The other source of data was the interactions of the daycare staff with the children around incidents of which they were aware, and their response to the reports of what was observed. These teachers were trained, experienced child care workers who taught an anti-bias curriculum. To a person, they expressed shock at the incidents Van Ausdale reported, as did parents of the children. A significant portion of the book describes and analyzes the gap between what the adults thought about children's awareness of race and what the researcher actually observed.

"Adult explanations often maintain that young children either have no consciousness of racial distinctions or hold naive and shallow conceptions easily amenable to change," the authors write. "... [T]he parents, teachers, and volunteers routinely dismissed or denied the extent of children's racial-ethnic knowledge... For their part, most of the children seemed aware that adults did not expect them to understand racial and ethnic matters. The children would regularly disguise or conceal their activities from adults when there was a racial or ethnic component, especially if they were acting in negative ways."

Whew. What an eye-opening, disturbing, yet ultimately necessary and liberating message.

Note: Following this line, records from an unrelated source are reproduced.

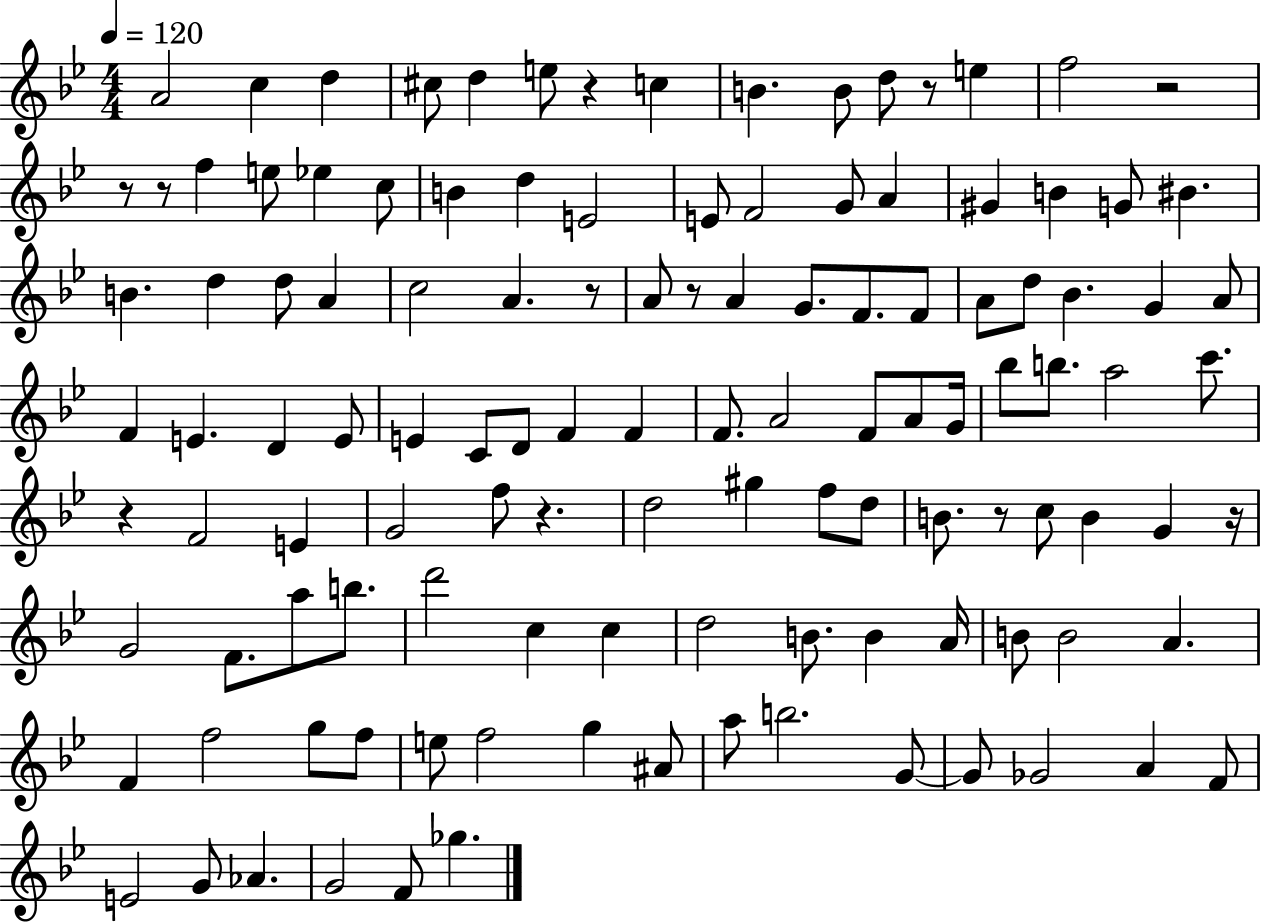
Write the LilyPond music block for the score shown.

{
  \clef treble
  \numericTimeSignature
  \time 4/4
  \key bes \major
  \tempo 4 = 120
  a'2 c''4 d''4 | cis''8 d''4 e''8 r4 c''4 | b'4. b'8 d''8 r8 e''4 | f''2 r2 | \break r8 r8 f''4 e''8 ees''4 c''8 | b'4 d''4 e'2 | e'8 f'2 g'8 a'4 | gis'4 b'4 g'8 bis'4. | \break b'4. d''4 d''8 a'4 | c''2 a'4. r8 | a'8 r8 a'4 g'8. f'8. f'8 | a'8 d''8 bes'4. g'4 a'8 | \break f'4 e'4. d'4 e'8 | e'4 c'8 d'8 f'4 f'4 | f'8. a'2 f'8 a'8 g'16 | bes''8 b''8. a''2 c'''8. | \break r4 f'2 e'4 | g'2 f''8 r4. | d''2 gis''4 f''8 d''8 | b'8. r8 c''8 b'4 g'4 r16 | \break g'2 f'8. a''8 b''8. | d'''2 c''4 c''4 | d''2 b'8. b'4 a'16 | b'8 b'2 a'4. | \break f'4 f''2 g''8 f''8 | e''8 f''2 g''4 ais'8 | a''8 b''2. g'8~~ | g'8 ges'2 a'4 f'8 | \break e'2 g'8 aes'4. | g'2 f'8 ges''4. | \bar "|."
}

I've barely touched on its breadth and depth (if this issue concerns you, read this book!), but let me conclude with my take-aways, what its findings suggest for having conversations about race with children:

1. By preschool age, children growing up in our racialized society have absorbed, are experimenting with and are acting out many layers of complex information about race and racial roles (way more than their caregivers suspect), including the denial and silence of many adults on the subject.

2. If the adults caring for them do not offer concrete, direct, and bold language, guidance and models for counteracting the dominant culture's messages about race, children's attitudes and behaviors will be formed by these influences, and they will act out the racial roles that society has assigned them.

3. Conversations about race are not complete if they do not address the reality of power, especially for white children. We need to get past the definition of racism as individual acts of meanness by bad people, and get more real about how advantage and disadvantage, privilege and exclusion are color-coded in our society, how all of us are socialized into roles based on our racial groups, and how these roles keep racism functioning. "The more children know about the seriousness of racial-ethnic oppression and its consequences, the more they will be equipped to contest it in their present and future lives."

5. Children need empowering strategies and tools in order to build healthy racial identities and relationships across race.

"Watching children at work with racism is like watching ourselves in a mirror," the authors conclude. "They will not unlearn and undo racism until we do."